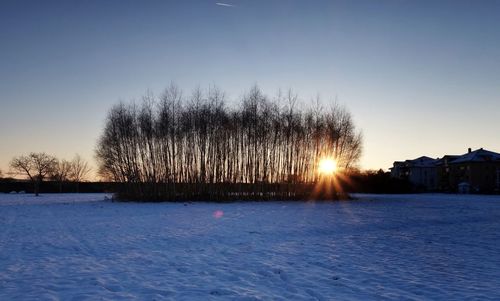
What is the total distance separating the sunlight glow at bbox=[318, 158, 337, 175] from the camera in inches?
1652

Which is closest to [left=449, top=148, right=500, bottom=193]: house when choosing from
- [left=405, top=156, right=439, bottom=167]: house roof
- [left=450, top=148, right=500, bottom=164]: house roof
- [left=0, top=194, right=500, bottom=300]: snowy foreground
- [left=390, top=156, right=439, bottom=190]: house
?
[left=450, top=148, right=500, bottom=164]: house roof

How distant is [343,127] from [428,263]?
3487 cm

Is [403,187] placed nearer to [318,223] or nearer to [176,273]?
[318,223]

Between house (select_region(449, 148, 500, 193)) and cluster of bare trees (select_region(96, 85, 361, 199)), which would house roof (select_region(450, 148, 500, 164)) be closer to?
house (select_region(449, 148, 500, 193))

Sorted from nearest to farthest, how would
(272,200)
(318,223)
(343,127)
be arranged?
1. (318,223)
2. (272,200)
3. (343,127)

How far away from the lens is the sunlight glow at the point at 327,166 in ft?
138

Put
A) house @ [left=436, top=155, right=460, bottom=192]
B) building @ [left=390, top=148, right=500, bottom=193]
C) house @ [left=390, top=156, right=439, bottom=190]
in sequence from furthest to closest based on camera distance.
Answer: house @ [left=390, top=156, right=439, bottom=190]
house @ [left=436, top=155, right=460, bottom=192]
building @ [left=390, top=148, right=500, bottom=193]

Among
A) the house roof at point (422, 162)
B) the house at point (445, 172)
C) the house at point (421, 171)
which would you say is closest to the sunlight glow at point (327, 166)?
the house at point (445, 172)

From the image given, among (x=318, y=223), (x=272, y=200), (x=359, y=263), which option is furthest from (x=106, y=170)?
(x=359, y=263)

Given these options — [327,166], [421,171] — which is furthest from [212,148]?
[421,171]

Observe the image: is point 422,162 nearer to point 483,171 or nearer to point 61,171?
point 483,171

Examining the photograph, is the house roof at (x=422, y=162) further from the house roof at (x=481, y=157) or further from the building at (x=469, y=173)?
the house roof at (x=481, y=157)

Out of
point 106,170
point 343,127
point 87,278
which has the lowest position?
point 87,278

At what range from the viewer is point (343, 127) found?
43.1 metres
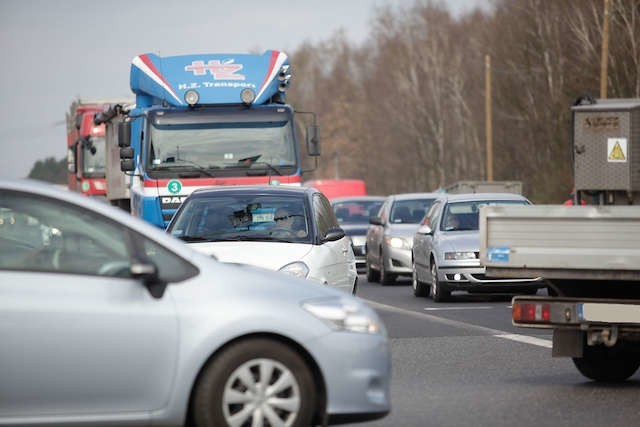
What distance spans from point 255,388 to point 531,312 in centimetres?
386

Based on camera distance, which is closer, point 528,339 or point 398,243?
point 528,339

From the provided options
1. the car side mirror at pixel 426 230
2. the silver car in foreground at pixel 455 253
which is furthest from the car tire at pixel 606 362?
the car side mirror at pixel 426 230

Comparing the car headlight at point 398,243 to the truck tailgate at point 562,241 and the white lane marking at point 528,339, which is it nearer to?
the white lane marking at point 528,339

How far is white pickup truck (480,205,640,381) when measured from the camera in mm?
10781

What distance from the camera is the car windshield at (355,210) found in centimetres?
3492

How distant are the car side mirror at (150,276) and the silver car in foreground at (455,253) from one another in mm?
13358

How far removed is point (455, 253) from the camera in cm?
2138

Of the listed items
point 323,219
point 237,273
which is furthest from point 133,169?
point 237,273

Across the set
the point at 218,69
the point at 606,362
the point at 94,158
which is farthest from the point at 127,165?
the point at 94,158

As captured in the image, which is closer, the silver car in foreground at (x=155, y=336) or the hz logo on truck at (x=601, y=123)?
the silver car in foreground at (x=155, y=336)

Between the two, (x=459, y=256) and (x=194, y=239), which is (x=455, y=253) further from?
(x=194, y=239)

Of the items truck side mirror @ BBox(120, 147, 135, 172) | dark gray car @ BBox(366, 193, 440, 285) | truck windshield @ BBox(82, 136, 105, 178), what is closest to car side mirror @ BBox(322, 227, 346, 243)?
truck side mirror @ BBox(120, 147, 135, 172)

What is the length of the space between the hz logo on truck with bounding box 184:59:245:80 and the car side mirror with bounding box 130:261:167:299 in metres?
14.0

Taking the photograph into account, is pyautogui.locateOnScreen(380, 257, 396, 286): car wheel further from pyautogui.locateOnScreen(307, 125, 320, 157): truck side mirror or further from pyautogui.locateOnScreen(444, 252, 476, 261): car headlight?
pyautogui.locateOnScreen(444, 252, 476, 261): car headlight
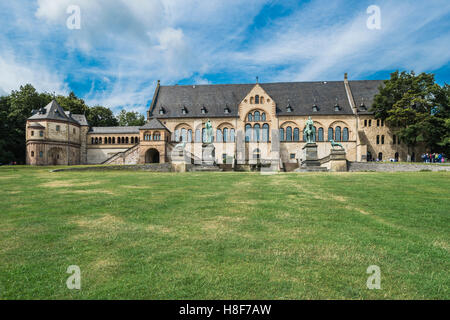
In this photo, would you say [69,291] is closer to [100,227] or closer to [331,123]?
[100,227]

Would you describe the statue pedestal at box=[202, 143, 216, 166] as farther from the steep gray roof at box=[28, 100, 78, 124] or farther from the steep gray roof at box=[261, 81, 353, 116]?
the steep gray roof at box=[28, 100, 78, 124]

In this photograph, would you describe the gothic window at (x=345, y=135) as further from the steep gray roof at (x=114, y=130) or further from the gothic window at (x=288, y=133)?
the steep gray roof at (x=114, y=130)

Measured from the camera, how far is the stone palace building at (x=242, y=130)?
4500 centimetres

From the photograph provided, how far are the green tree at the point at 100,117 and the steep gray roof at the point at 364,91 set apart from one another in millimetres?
65101

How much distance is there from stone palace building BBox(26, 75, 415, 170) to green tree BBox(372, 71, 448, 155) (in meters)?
4.32

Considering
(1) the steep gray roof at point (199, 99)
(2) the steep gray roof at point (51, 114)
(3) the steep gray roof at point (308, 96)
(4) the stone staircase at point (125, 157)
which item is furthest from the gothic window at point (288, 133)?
(2) the steep gray roof at point (51, 114)

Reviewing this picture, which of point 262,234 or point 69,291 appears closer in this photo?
point 69,291

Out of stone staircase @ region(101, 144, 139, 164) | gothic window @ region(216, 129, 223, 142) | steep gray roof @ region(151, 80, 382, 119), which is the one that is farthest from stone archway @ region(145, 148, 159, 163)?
gothic window @ region(216, 129, 223, 142)

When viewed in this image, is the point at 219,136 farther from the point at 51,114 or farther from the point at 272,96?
the point at 51,114

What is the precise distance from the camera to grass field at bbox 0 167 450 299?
10.2ft

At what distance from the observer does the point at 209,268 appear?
360cm

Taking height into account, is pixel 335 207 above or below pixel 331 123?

◇ ◇ ◇

Request: Every record above should come back exactly, but without its pictures.

Reply to the task:
What is the total distance separating the sunlight glow at bbox=[318, 158, 337, 175] from the camera in inches?
1652

Which is closest to [left=449, top=148, right=500, bottom=193]: house when choosing from
- [left=405, top=156, right=439, bottom=167]: house roof
- [left=450, top=148, right=500, bottom=164]: house roof
- [left=0, top=194, right=500, bottom=300]: snowy foreground
- [left=390, top=156, right=439, bottom=190]: house
?
[left=450, top=148, right=500, bottom=164]: house roof

How distant is [343,127] from [428,263]?
3487 cm

Is [403,187] placed nearer to [318,223] or nearer to [176,273]?
[318,223]

Between house (select_region(449, 148, 500, 193)) and cluster of bare trees (select_region(96, 85, 361, 199)), which would house roof (select_region(450, 148, 500, 164)) be closer to?
house (select_region(449, 148, 500, 193))

Sorted from nearest to farthest, how would
(272,200)
(318,223)
(343,127)
be arranged?
1. (318,223)
2. (272,200)
3. (343,127)

How far away from the lens is the sunlight glow at the point at 327,166 in ft?
138

Put
A) house @ [left=436, top=155, right=460, bottom=192]
B) building @ [left=390, top=148, right=500, bottom=193]
C) house @ [left=390, top=156, right=439, bottom=190]
in sequence from furthest to closest based on camera distance.
Answer: house @ [left=390, top=156, right=439, bottom=190]
house @ [left=436, top=155, right=460, bottom=192]
building @ [left=390, top=148, right=500, bottom=193]

Among
A) the house roof at point (422, 162)
B) the house at point (445, 172)
C) the house at point (421, 171)
which would you say is closest to the sunlight glow at point (327, 166)?
the house at point (445, 172)

From the image given, among (x=318, y=223), (x=272, y=200), (x=359, y=263), which option is furthest from (x=106, y=170)?
(x=359, y=263)

Given these options — [327,166], [421,171] — which is furthest from [212,148]?
[421,171]

Observe the image: is point 422,162 nearer to point 483,171 or nearer to point 61,171?
point 483,171

Examining the photograph, is the house roof at (x=422, y=162) further from the house roof at (x=481, y=157) or further from the building at (x=469, y=173)?
the house roof at (x=481, y=157)

Out of
point 106,170
point 343,127
point 87,278
which has the lowest position?
point 87,278

At what range from the viewer is point (343, 127) found?
43.1 metres
What distance spans from point 255,388 to point 531,312 in centimetres?
386

Based on camera distance, which is closer, point 528,339 or point 398,243?
point 528,339

From the provided options
1. the car side mirror at pixel 426 230
2. the silver car in foreground at pixel 455 253
which is furthest from the car tire at pixel 606 362?
the car side mirror at pixel 426 230

Comparing the car headlight at point 398,243 to the truck tailgate at point 562,241 and the white lane marking at point 528,339, which is it nearer to?
the white lane marking at point 528,339

How far is white pickup truck (480,205,640,381) when measured from the camera in mm?
10781

What distance from the camera is the car windshield at (355,210) found in centimetres?
3492

How distant are the car side mirror at (150,276) and the silver car in foreground at (455,253) from one another in mm?
13358

How far removed is point (455, 253) from the camera in cm?
2138

Of the listed items
point 323,219
point 237,273
which is furthest from point 133,169?
point 237,273

Across the set
the point at 218,69
the point at 606,362
the point at 94,158
which is farthest from the point at 127,165?
the point at 94,158

As captured in the image, which is closer, the silver car in foreground at (x=155, y=336) or the hz logo on truck at (x=601, y=123)?
the silver car in foreground at (x=155, y=336)

Between the two, (x=459, y=256) and (x=194, y=239), which is (x=455, y=253) further from?
(x=194, y=239)

Of the items truck side mirror @ BBox(120, 147, 135, 172) | dark gray car @ BBox(366, 193, 440, 285) | truck windshield @ BBox(82, 136, 105, 178), what is closest to car side mirror @ BBox(322, 227, 346, 243)?
truck side mirror @ BBox(120, 147, 135, 172)

What is the length of the space between the hz logo on truck with bounding box 184:59:245:80 and the car side mirror with bounding box 130:261:167:299 in metres?
14.0

Taking the photograph into account, is pyautogui.locateOnScreen(380, 257, 396, 286): car wheel further from pyautogui.locateOnScreen(307, 125, 320, 157): truck side mirror or further from pyautogui.locateOnScreen(444, 252, 476, 261): car headlight?
pyautogui.locateOnScreen(444, 252, 476, 261): car headlight
In this photo, would you say [69,291] is closer to [100,227] or closer to [331,123]?
[100,227]

Would you describe the statue pedestal at box=[202, 143, 216, 166] as farther from the steep gray roof at box=[28, 100, 78, 124] or farther from the steep gray roof at box=[261, 81, 353, 116]?
the steep gray roof at box=[28, 100, 78, 124]

In this photograph, would you describe the gothic window at (x=345, y=135) as further from the steep gray roof at (x=114, y=130) or further from the gothic window at (x=288, y=133)?
the steep gray roof at (x=114, y=130)

Measured from the camera, how far is the stone palace building at (x=242, y=130)?
4500 centimetres

From the photograph provided, how far are the green tree at the point at 100,117 and the steep gray roof at the point at 364,91 set apart from one another in millimetres?
65101

How much distance is there from stone palace building BBox(26, 75, 415, 170) to green tree BBox(372, 71, 448, 155) (in meters)?
4.32

Considering
(1) the steep gray roof at point (199, 99)
(2) the steep gray roof at point (51, 114)
(3) the steep gray roof at point (308, 96)
(4) the stone staircase at point (125, 157)
which item is furthest from the gothic window at point (288, 133)?
(2) the steep gray roof at point (51, 114)

Reviewing this picture, which of point 262,234 or point 69,291 appears closer in this photo?
point 69,291

Out of stone staircase @ region(101, 144, 139, 164) | gothic window @ region(216, 129, 223, 142) | steep gray roof @ region(151, 80, 382, 119), which is the one that is farthest from stone archway @ region(145, 148, 159, 163)?
gothic window @ region(216, 129, 223, 142)

When viewed in this image, is the point at 219,136 farther from the point at 51,114 or farther from the point at 272,96?
the point at 51,114

What is the precise distance from the camera to grass field at bbox 0 167 450 299?
10.2ft

At what distance from the observer does the point at 209,268 appear?
360cm

Taking height into account, is pixel 335 207 above or below pixel 331 123?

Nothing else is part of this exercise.